In the UK, 1 in 5 people have a disability (as defined by the Equality Act 2010), 80 per cent of which can’t be seen.
The majority of physical and mental health conditions as well as many learning, behavioural and developmental disabilities are therefore not visible or immediately obvious to others. Speech and language difficulties, reduced sight, chronic fatigue syndrome, colitis, autism, depression, migraine and asthma are just a few examples of hidden disabilities. There are many, many more.
The issue of hidden disability is important because, although we have come a long way in recent years partly due to the success of the sunflower scheme, the idea that ‘real’ disability can be seen is still widespread.

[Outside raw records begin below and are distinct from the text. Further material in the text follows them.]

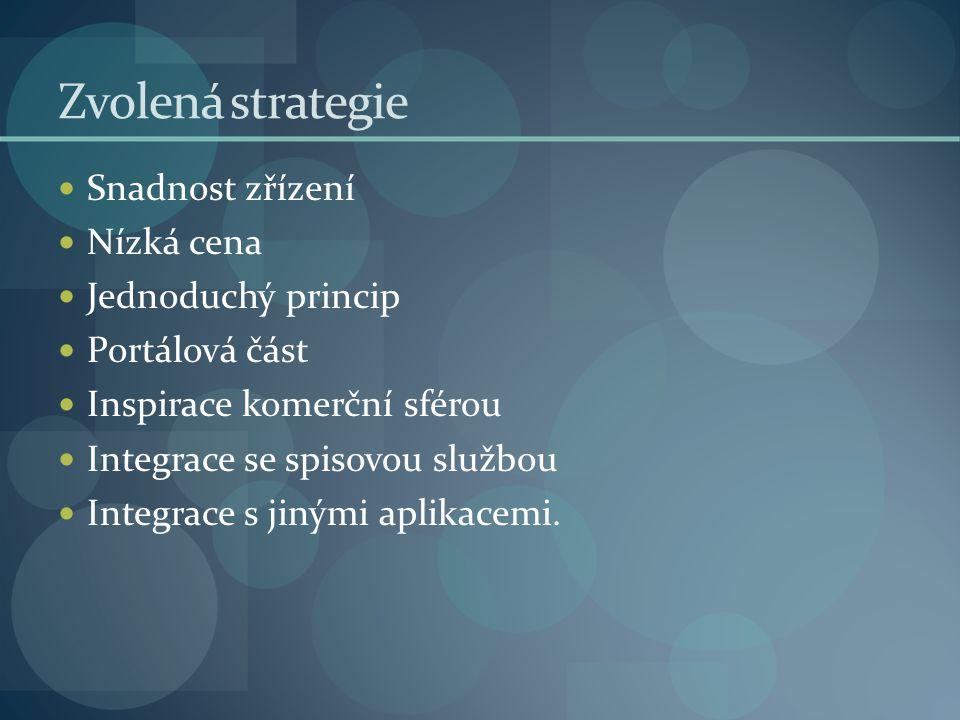 Zvolená strategie  Snadnost zřízení  Nízká cena  Jednoduchý princip  Portálová část  Inspirace komerční sférou  Integrace se spisovou službou  Integrace s jinými aplikacemi.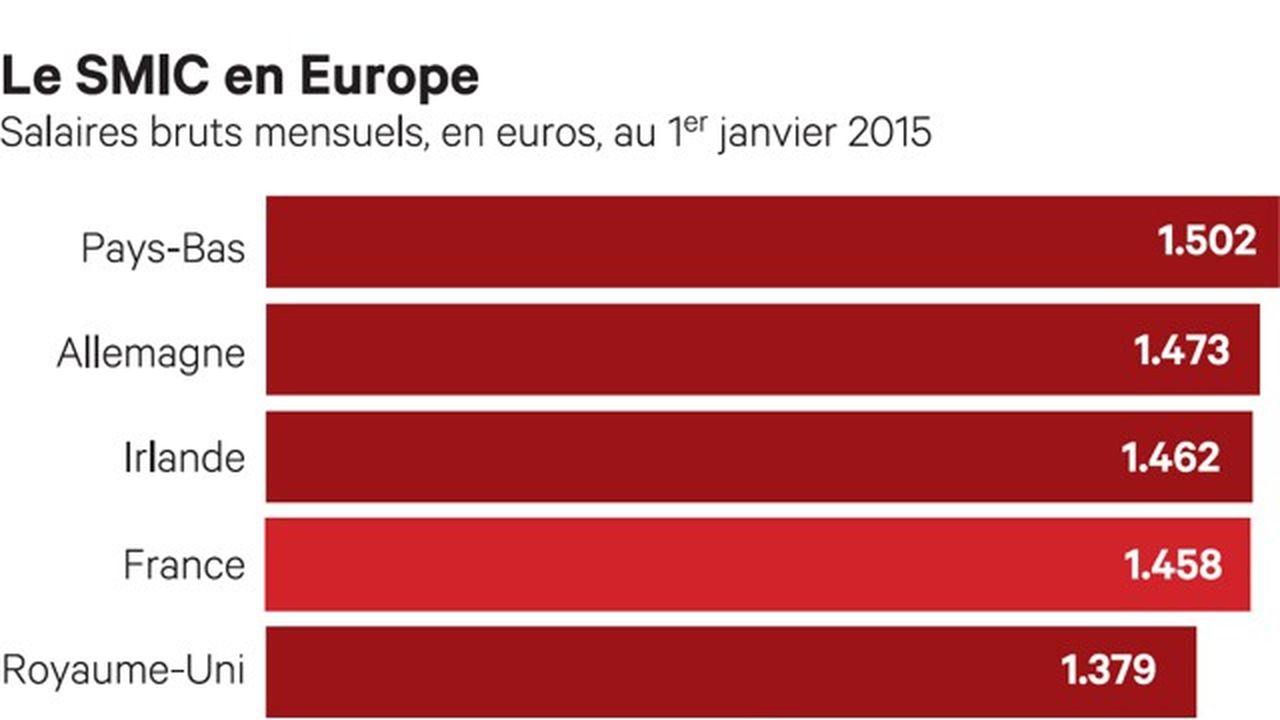 France Salaire Minimum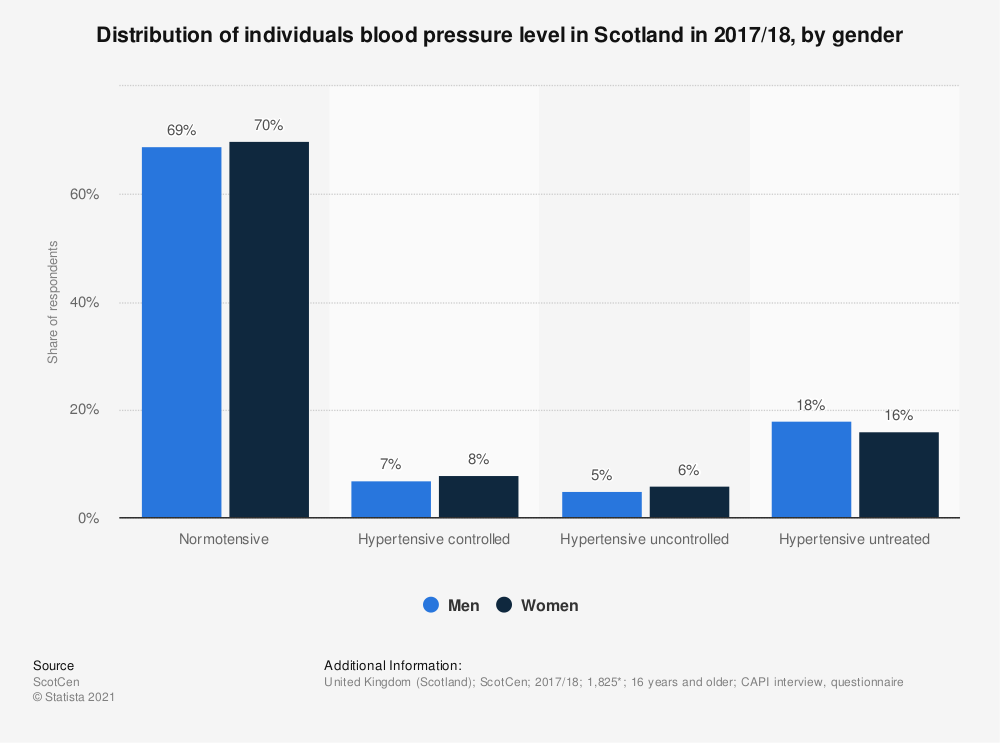 Statistic: Distribution of individuals blood pressure level in Scotland in 2016/17, by gender | Statista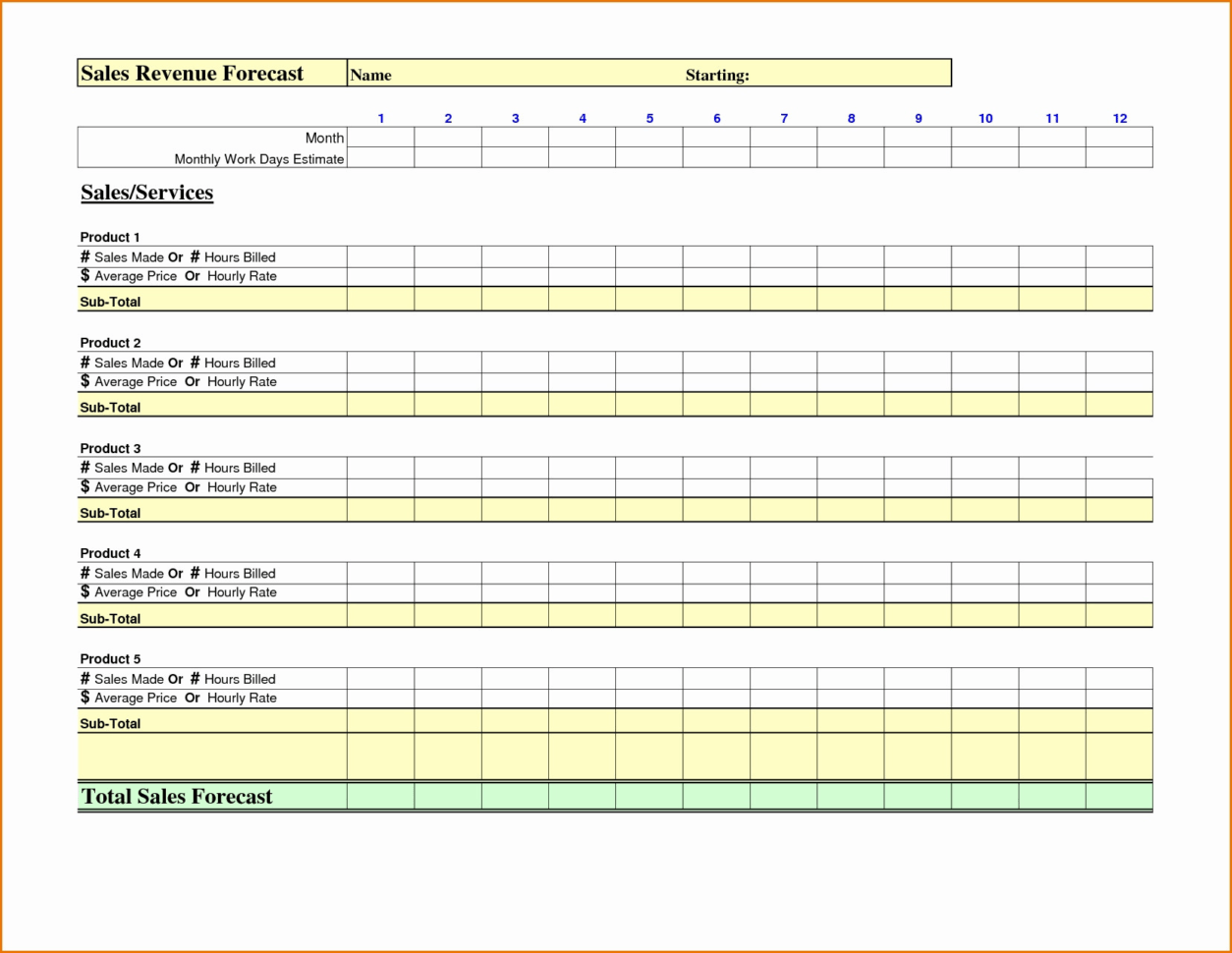 Business Plan Projection Template Kharazmii Within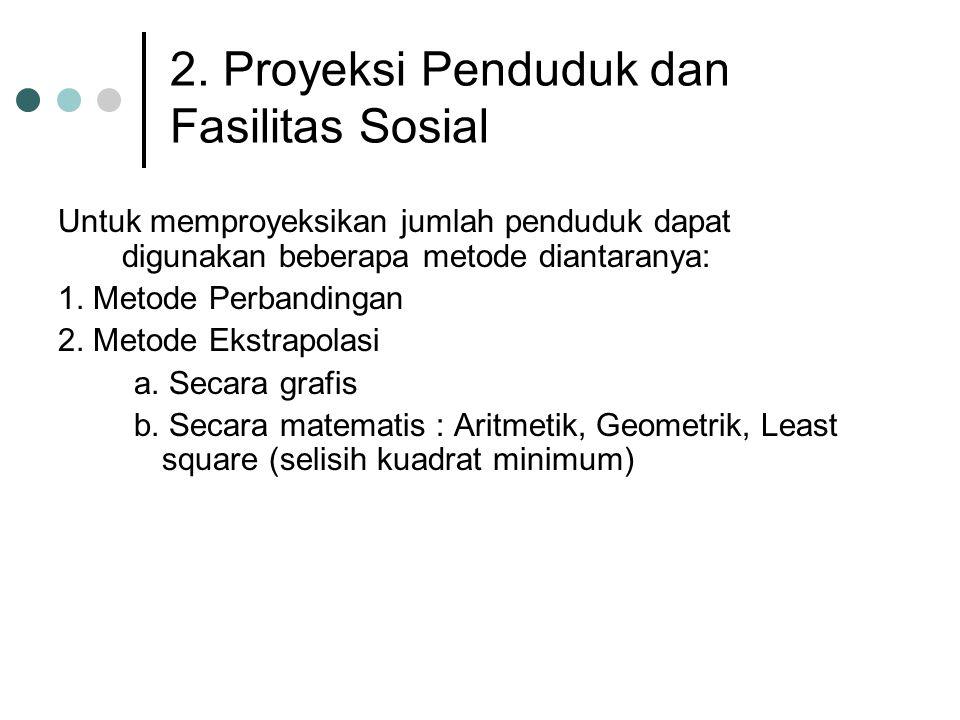2. Proyeksi Penduduk dan Fasilitas Sosial
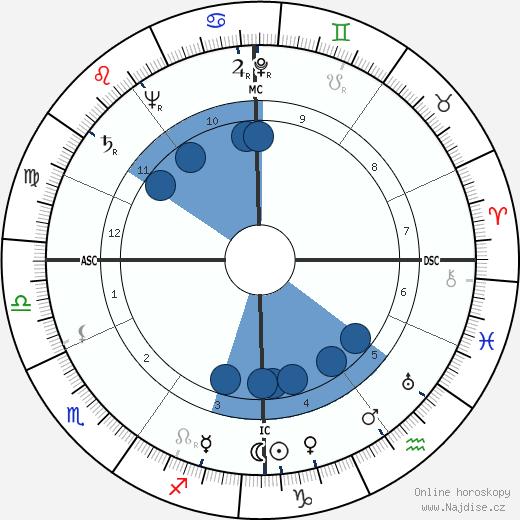 Suzanne Lousberg wikipedie, horoscope, astrology, instagram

This means that members living and working with hidden impairments sometimes struggle to get their disability taken seriously by managers and others.
Chronic pain, breathlessness, dizziness, chronic fatigue, hearing difficulties, anxiety and experiencing difficulties communicating or with concentration, memory and mood – all of these symptoms are invisible but that doesn’t make them any less real.
Given this, it’s more important than ever, that Usdaw gives reps the tools they need to support members with a hidden disability and to spread the word that disabled members with invisible impairments have the same rights at work as those with a visible disability. To do this, Usdaw has launched new ‘Not all disability is visible
’ campaign materials with leaflets, a new poster
and a couple of giveaways. The campaign is a very visible reminder to members who might be struggling at work because of a disability that isn’t visible to talk to Usdaw.